General Mills earnings drop, Monsanto's rise

MINNEAPOLIS (AP) -— With ingredient prices popping up like toaster strudel, General Mills Inc. said Wednesday that it has raised cereal prices and might consider other price increases.

The maker of Yoplait Yogurt, Wheaties cereal and Pillsbury Toaster Strudel said its fiscal fourth-quarter profit dropped 17 percent.

"Input cost inflation will remain a significant challenge for us," with the biggest increase coming early in the fiscal year, Chief Financial Officer Don Mulligan said.

Foodmakers are vulnerable to inflation on several fronts: Costs are up for raw ingredients like wheat and oats, for natural gas to run their foodmaking operations and for the diesel to haul their products around.

General Mills says it has been fighting that by streamlining its operations.

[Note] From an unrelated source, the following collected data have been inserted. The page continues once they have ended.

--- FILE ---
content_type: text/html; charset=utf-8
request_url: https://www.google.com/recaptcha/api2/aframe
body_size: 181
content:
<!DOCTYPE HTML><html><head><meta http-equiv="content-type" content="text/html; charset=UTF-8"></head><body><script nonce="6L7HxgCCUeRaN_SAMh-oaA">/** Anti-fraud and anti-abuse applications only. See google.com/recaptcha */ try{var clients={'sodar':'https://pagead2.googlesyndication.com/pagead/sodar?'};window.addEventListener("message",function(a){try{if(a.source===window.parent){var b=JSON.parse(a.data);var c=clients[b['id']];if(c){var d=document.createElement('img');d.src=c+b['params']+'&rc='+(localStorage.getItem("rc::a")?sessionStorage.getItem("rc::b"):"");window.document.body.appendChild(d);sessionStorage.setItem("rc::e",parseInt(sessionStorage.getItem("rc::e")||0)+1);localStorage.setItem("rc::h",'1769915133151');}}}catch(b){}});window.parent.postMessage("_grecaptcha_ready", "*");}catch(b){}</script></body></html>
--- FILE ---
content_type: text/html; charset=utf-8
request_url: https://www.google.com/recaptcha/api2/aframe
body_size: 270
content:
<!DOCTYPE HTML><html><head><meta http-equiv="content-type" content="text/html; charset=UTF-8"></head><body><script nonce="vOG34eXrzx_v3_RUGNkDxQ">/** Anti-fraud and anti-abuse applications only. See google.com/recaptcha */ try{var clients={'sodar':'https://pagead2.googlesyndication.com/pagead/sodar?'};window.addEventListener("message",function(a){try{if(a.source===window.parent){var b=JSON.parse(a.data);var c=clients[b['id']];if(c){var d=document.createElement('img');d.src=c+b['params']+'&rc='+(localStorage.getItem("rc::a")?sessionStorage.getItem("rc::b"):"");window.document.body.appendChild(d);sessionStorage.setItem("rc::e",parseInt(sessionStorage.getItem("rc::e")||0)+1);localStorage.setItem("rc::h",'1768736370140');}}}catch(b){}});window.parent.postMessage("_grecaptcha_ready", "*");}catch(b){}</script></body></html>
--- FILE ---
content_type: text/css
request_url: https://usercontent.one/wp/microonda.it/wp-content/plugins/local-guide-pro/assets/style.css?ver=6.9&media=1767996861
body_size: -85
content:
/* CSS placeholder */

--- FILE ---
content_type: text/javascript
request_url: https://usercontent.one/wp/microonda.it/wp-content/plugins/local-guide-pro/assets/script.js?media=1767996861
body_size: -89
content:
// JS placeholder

And it saved about $1 million a year by reducing the number of pretzel varieties in its Chex Mix from 14 to three.

For the quarter that ended May 25, the Minneapolis-based foodmaker's net income fell to $185.2 million, or 53 cents per share, from $224.1 million, or 62 cents, a year earlier. Excluding losses on commodity positions, General Mills would have earned 73 cents per share. The company recorded a $111 million loss on commodity hedges because prices in some commodities—especially wheat—declined during the quarter.

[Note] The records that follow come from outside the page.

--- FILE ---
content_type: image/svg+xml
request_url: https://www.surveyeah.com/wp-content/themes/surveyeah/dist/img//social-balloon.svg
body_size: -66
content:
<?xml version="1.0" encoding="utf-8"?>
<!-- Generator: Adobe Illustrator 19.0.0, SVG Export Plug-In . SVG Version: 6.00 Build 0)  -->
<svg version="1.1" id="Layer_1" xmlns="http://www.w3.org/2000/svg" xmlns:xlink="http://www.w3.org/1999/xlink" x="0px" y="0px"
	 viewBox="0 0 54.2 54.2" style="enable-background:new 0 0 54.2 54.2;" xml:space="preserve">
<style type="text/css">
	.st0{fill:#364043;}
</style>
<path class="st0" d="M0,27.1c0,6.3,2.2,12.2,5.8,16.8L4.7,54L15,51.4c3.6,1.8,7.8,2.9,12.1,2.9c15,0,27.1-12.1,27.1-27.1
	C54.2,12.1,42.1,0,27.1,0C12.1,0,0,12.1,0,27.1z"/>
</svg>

Monsanto Co, reported that the St. Louis-based company's profit soared 42 percent in its fiscal third quarter on a strong performance by Roundup herbicide and by its seeds and traits business. The company also boosted its earnings guidance for the year.

But its shares fell more than 4 percent in morning trading as its revenue for the quarter came in below expectations. Its shares recovered slightly, but still closed down $4.27, or 3.1 percent, at $131.52.

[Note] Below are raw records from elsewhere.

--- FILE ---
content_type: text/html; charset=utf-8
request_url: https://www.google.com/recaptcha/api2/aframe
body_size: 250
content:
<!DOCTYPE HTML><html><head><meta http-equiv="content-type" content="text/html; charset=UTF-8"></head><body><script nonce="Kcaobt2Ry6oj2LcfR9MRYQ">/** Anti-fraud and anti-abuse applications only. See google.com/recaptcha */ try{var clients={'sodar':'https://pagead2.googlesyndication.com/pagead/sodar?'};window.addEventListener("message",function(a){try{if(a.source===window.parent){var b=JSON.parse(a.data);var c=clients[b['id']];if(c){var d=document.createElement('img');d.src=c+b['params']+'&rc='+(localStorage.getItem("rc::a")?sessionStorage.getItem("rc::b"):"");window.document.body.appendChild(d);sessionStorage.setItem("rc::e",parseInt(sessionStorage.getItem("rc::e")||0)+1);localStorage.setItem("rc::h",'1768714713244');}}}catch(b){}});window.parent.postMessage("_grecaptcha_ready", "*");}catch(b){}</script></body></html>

Monsanto said Wednesday that it earned $811 million, or $1.45 per share, in the three months ended May 31, up from earnings of $570 million, or $1.03 per share, in the same period a year ago.

Sales rose 26 percent, to $3.59 billion, up from $2.84 billion.

Monsanto cited increased sales of Roundup and other glyphosate-based herbicides globally; increased revenue from soybean, corn and cotton seed and traits revenue in the U.S.; and higher corn seed revenues in Europe and Africa.